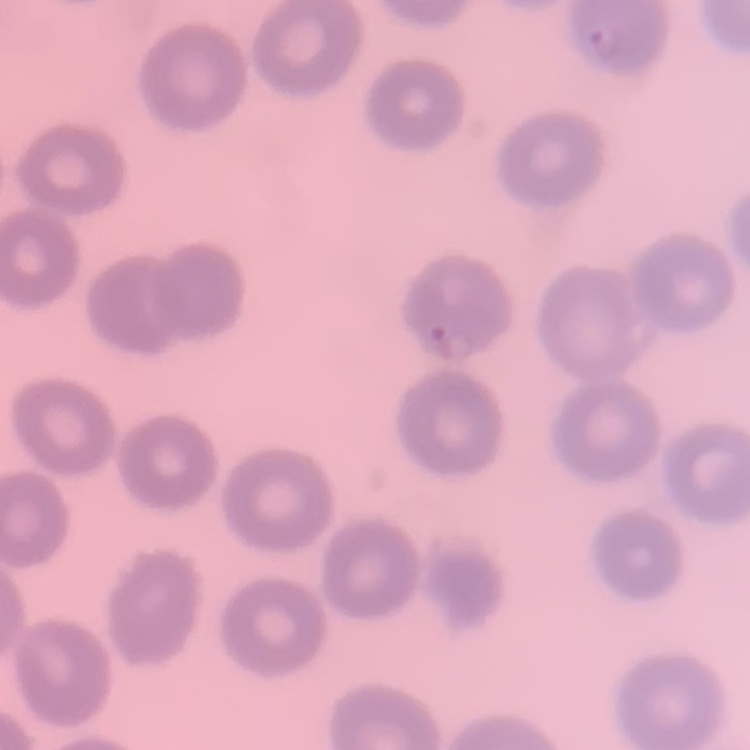
They show no rouleaux formation.

Summary:
  - Image type: square crop of a larger photomicrograph
  - Stain: Field's or Giemsa
  - Preparation: thin blood smear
Locate every Plasmodium falciparum-infected red blood cell.
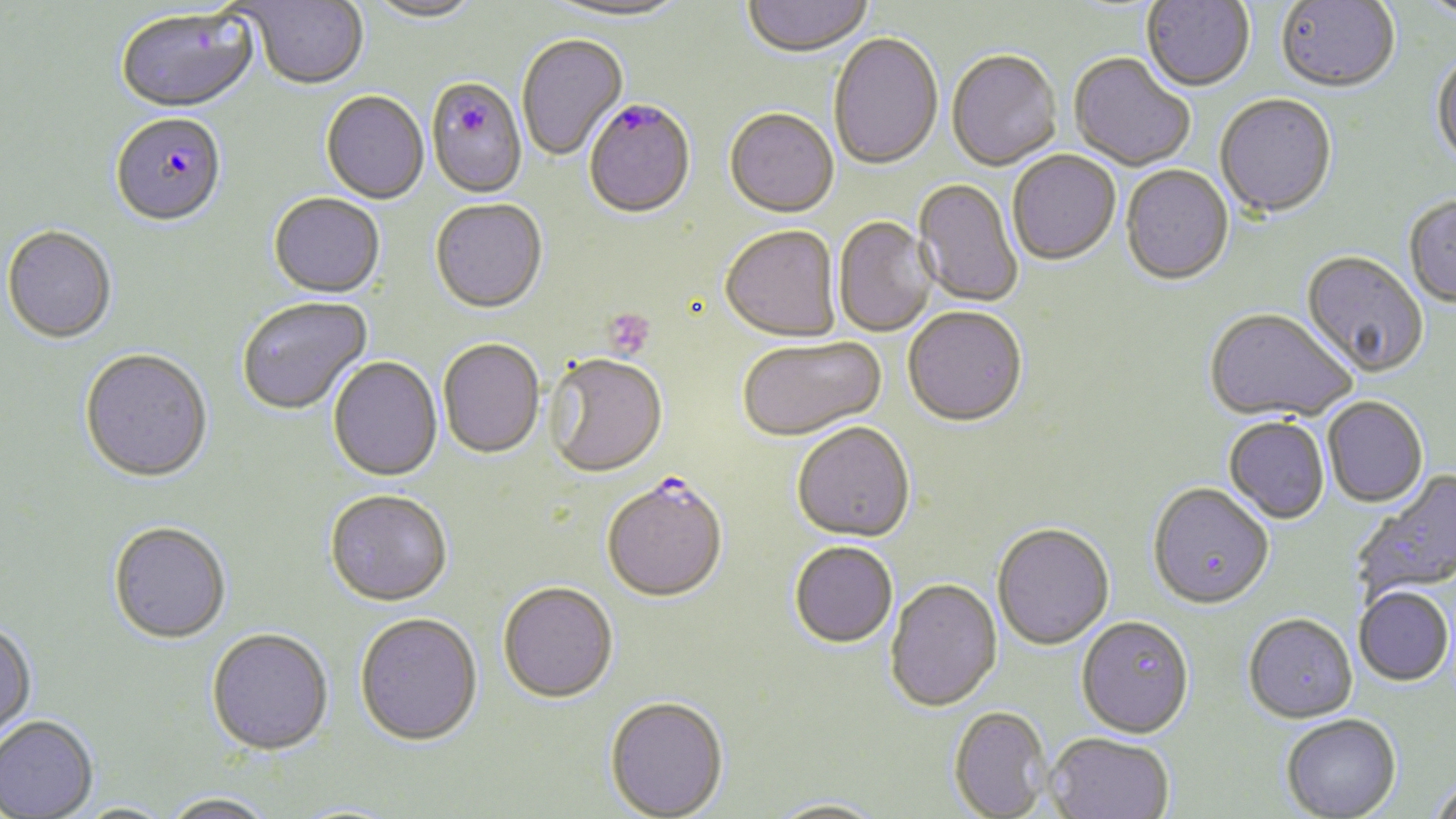
Approximate bounding boxes as (x1,y1)-(x2,y2) corner pairs in pixels.
Plasmodium falciparum-infected red blood cells: (426,80)-(527,200), (584,101)-(696,221), (111,116)-(227,230), (601,480)-(728,606).

slide-level diagnosis = Plasmodium falciparum
stain = May-Grünwald-Giemsa
image size = 1456×819 pixels
modality = light microscopy
platelet locations = approximate bounding boxes as (x1,y1)-(x2,y2) corner pairs in pixels: (603,309)-(655,361)
uninfected red blood cell locations = approximate bounding boxes as (x1,y1)-(x2,y2) corner pairs in pixels: (364,0)-(484,25), (545,0)-(689,25), (741,0)-(874,60), (1142,0)-(1255,93), (1276,0)-(1400,95), (1418,1)-(1456,24), (247,2)-(368,91), (115,9)-(260,116), (517,35)-(628,163), (828,35)-(944,173), (946,52)-(1062,173), (1068,55)-(1194,172), (1431,55)-(1456,171), (321,92)-(429,205), (1215,95)-(1337,222), (724,110)-(839,220), (1007,152)-(1121,267), (1120,166)-(1234,288), (913,179)-(1023,309), (268,194)-(386,300), (1404,197)-(1456,309), (430,201)-(547,316), (833,217)-(938,338), (2,228)-(117,346), (720,228)-(841,344), (1300,253)-(1428,380), (237,298)-(373,417), (903,309)-(1028,431), (1203,310)-(1355,424), (737,338)-(886,444), (439,341)-(545,461), (79,351)-(214,485), (328,357)-(443,484), (545,357)-(669,481), (1322,399)-(1428,509), (1223,419)-(1330,526), (791,425)-(915,546), (1352,469)-(1456,601), (1147,485)-(1274,613), (325,492)-(453,609), (109,524)-(231,646), (991,525)-(1115,653), (789,544)-(898,650), (885,580)-(1003,715), (497,585)-(618,706), (1354,588)-(1454,688), (355,616)-(483,750), (1243,617)-(1357,726), (1076,618)-(1194,741), (0,623)-(38,748), (206,631)-(333,758), (604,699)-(729,819), (948,707)-(1053,818), (1281,716)-(1403,819), (0,717)-(99,818), (1046,734)-(1174,819), (1426,780)-(1456,819), (160,794)-(279,819), (762,798)-(891,818)
field of view = one of a larger specimen
preparation = thin blood film
magnification = 1000x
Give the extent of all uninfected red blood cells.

*TRY IT*. Copy out only the lines above from the one with "stain = May-Grünwald-Giemsa" to the one with "platelet locations = approximate", inclusive, exactly as they stand.

*YOUR RESPONSE*.
stain = May-Grünwald-Giemsa
image size = 1456×819 pixels
modality = light microscopy
platelet locations = approximate bounding boxes as (x1,y1)-(x2,y2) corner pairs in pixels: (603,309)-(655,361)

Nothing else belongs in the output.